Ele queria dizer tanta coisa ao mesmo tempo em que não sabia por onde começar, queria se declarar, mas as palavras não saíam... Estava confuso.
Hermione não soube o que dizer quando Rony lhe entregou a flor. Por mais que fosse uma simples ação, aquele pequeno gesto significara muito para ela. Como se fosse uma prova de que ele faria qualquer coisa por ela. E agora, ele parecia querer dizer algo, e Hermione sentiu-se confiante... Ela sentiu vontade de beijá-lo, mesmo sabendo que aquilo poderia ter com seqüências não tão boas...
Lentamente, ela aproximou-se de Rony, podendo ouvir sua respiração ofegante e seu hálito fresco... Ele dera um passo para frente, e suas bocas estavam a poucos centímetros de distância quando ela recuou.
- Não é certo.
- Mione... – Rony corou.
- Eu acabei de sair de um relacionamento... É muito cedo ainda...
- E nós somos amigos. – ele completou, com pesar.
- Se não der certo vamos estragar uma amizade de nove anos...
Ambos fixaram o olhar na flor azulada. Não era mais constrangimento. Suas bocas ansiavam por encontrarem-se, suas peles queriam contato. Era receio do que aconteceria depois.
- Vamos tentar? – Rony levantou o olhar da flor azul e fez a pergunta – Ou ficaremos para sempre assim, pensando no que poderia ter acontecido... – Hermione olhou em seus olhos, e pode ver confiança dentro deles.
- Você acha que...
- Eu não acho, eu tenho certeza.
Rony acabou com a distância entre suas bocas. Tanto ele como Hermione descobriram que tinham uma criação de borboletas no estômago, quando um beijo mais ardente do que o da outra noite aconteceu. Um beijo que estava ansioso para finalmente acontecer, após tantos anos de espera. E que os levou de volta para a adolescência, dando o seu primeiro beijo da vida.
Talvez aquele fosse mesmo o primeiro. O primeiro que fora dado com aquela paixão, aquele amor... nenhum dos anteriores tivera a mesma importância.
Separaram-se. Hermione gargalhou, e Rony não compreendeu.
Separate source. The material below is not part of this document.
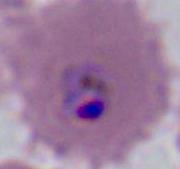
A Plasmodium parasite is seen. Captured at either 400x or 1000x magnification. Micrograph.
- Você realmente acha que é tudo isso, Ronald Weasley? – o ruivo franziu o cenho, do que ela estava falando?
- Não entendi.
- Você disse que queria o melhor para mim, por isso ficara indignado ao saber que eu ia me casar com Zacarias... Você se acha o melhor, por acaso, Rony?
Ele então compreendeu. E juntou-se na risada.
- E eu pensando que você estava falando de algo sério... – ele cruzou os braços – Mas se é por isso, ainda é cedo.
- Cedo para quê?
- Para você se relacionar com alguém.
- Ora... Já se passaram mais de três minutos!
Rony abraçou Hermione com força, acariciando os cabelos fofos e espessos que ele sempre adorou.
- Não sei se isso é o certo, Mi... Mas prometo para você que é o que eu mais quero... e que darei tudo o de mim nessa relação... – ele murmurou.
- Faço das suas palavras as minhas – Hermione respondeu, com lágrimas nos olhos. Ela se desvencilhou fingindo estar indignada – Por que tem que ser sempre você? Na minha sala, aqui, você tomou a iniciativa... Ah, não, senhor Ronald Weasley, nada de machismo...
Surpreendendo o ruivo, Hermione lançou-se em seus braços, o beijando. O segundo – ou terceiro – beijo de muitos que ainda viriam, resistindo a tudo e a todos, resistindo inclusive a guerras. O segundo – ou terceiro... – que provava que o destino pode ser inacreditável, aprontando as suas sem dó nem piedade, não se importando com opiniões nem sentimentos alheios...
O futuro é algo inimaginável, quando se olha para trás.